Lines of data:
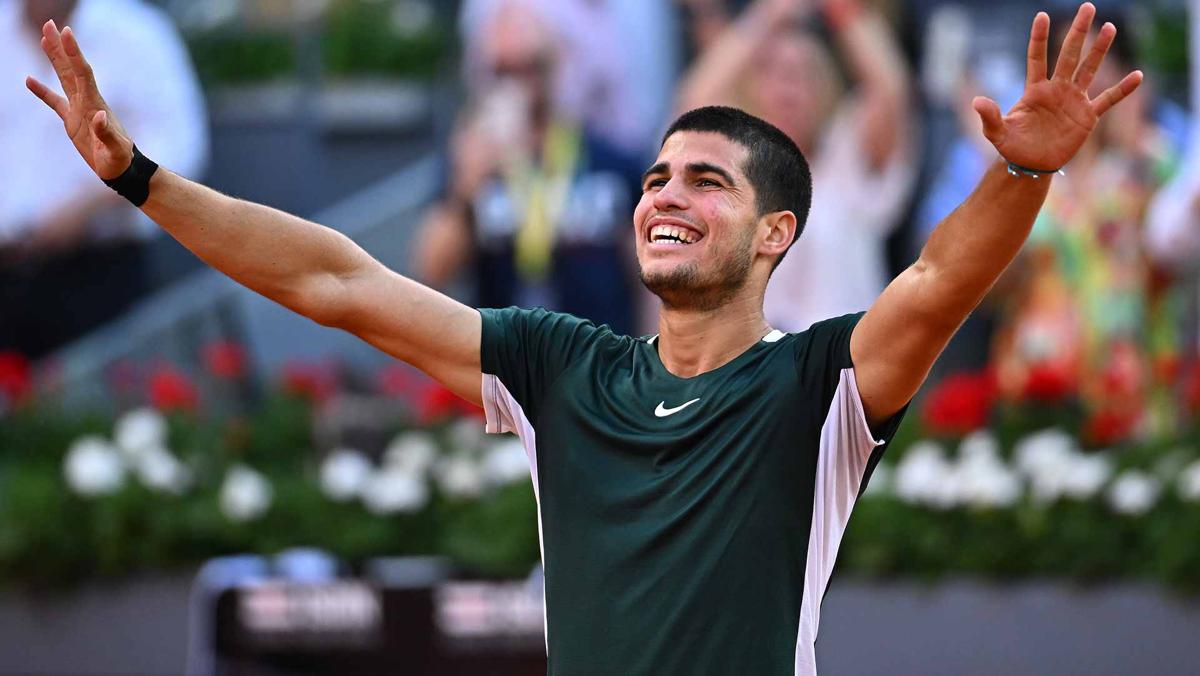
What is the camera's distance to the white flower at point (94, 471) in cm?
721

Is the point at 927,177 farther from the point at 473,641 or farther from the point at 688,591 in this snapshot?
the point at 688,591

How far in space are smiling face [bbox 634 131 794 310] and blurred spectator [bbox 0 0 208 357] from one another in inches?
232

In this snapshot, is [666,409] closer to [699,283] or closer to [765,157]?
[699,283]

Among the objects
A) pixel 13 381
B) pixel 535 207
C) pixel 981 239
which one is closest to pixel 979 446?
pixel 535 207

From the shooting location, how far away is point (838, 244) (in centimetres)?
834

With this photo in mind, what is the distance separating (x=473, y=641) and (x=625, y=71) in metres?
3.63

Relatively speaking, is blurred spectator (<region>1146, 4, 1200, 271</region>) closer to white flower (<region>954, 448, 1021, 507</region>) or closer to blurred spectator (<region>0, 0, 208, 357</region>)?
white flower (<region>954, 448, 1021, 507</region>)

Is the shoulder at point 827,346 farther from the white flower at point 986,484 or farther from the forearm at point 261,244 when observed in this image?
the white flower at point 986,484

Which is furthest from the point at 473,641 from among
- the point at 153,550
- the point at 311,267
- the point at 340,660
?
the point at 311,267

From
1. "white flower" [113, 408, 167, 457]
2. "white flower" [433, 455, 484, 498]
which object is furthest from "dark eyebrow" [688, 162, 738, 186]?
"white flower" [113, 408, 167, 457]

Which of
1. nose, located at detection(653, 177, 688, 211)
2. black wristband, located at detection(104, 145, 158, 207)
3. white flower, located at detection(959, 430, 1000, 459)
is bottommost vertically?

*Required task*. Give every record again exactly, apart from the pictures, which stay out.

*Problem solution*.
What is the camera's distance to the white flower at point (94, 471) in cm?
721

Is the point at 927,177 farther from the point at 473,641 or farther from the point at 688,591 in this snapshot?
the point at 688,591

How far in space are smiling face [bbox 634 131 794 310] and blurred spectator [bbox 0 0 208 357] from one another in inches?
232

In this snapshot, is [666,409] closer to [699,283] or closer to [765,157]?
[699,283]

Among the objects
A) pixel 13 381
B) pixel 535 207
C) pixel 981 239
which one is closest to pixel 979 446?
pixel 535 207

From the shooting location, how far away is point (838, 244) (in centimetres)?
834

With this photo in mind, what is the distance separating (x=473, y=641) and (x=625, y=71) in metres?
3.63

Relatively speaking, is blurred spectator (<region>1146, 4, 1200, 271</region>) closer to white flower (<region>954, 448, 1021, 507</region>) or closer to blurred spectator (<region>0, 0, 208, 357</region>)?
white flower (<region>954, 448, 1021, 507</region>)

Is the shoulder at point 827,346 farther from the white flower at point 986,484 or farther from the forearm at point 261,244 when observed in this image?
the white flower at point 986,484

Which is furthest from the point at 473,641 from among
- the point at 153,550
- the point at 311,267
- the point at 340,660
?
the point at 311,267

From
1. "white flower" [113, 408, 167, 457]
2. "white flower" [433, 455, 484, 498]
which object is furthest from "dark eyebrow" [688, 162, 738, 186]?
"white flower" [113, 408, 167, 457]

Which of
1. nose, located at detection(653, 177, 688, 211)
2. black wristband, located at detection(104, 145, 158, 207)
3. white flower, located at detection(959, 430, 1000, 459)
is bottommost vertically?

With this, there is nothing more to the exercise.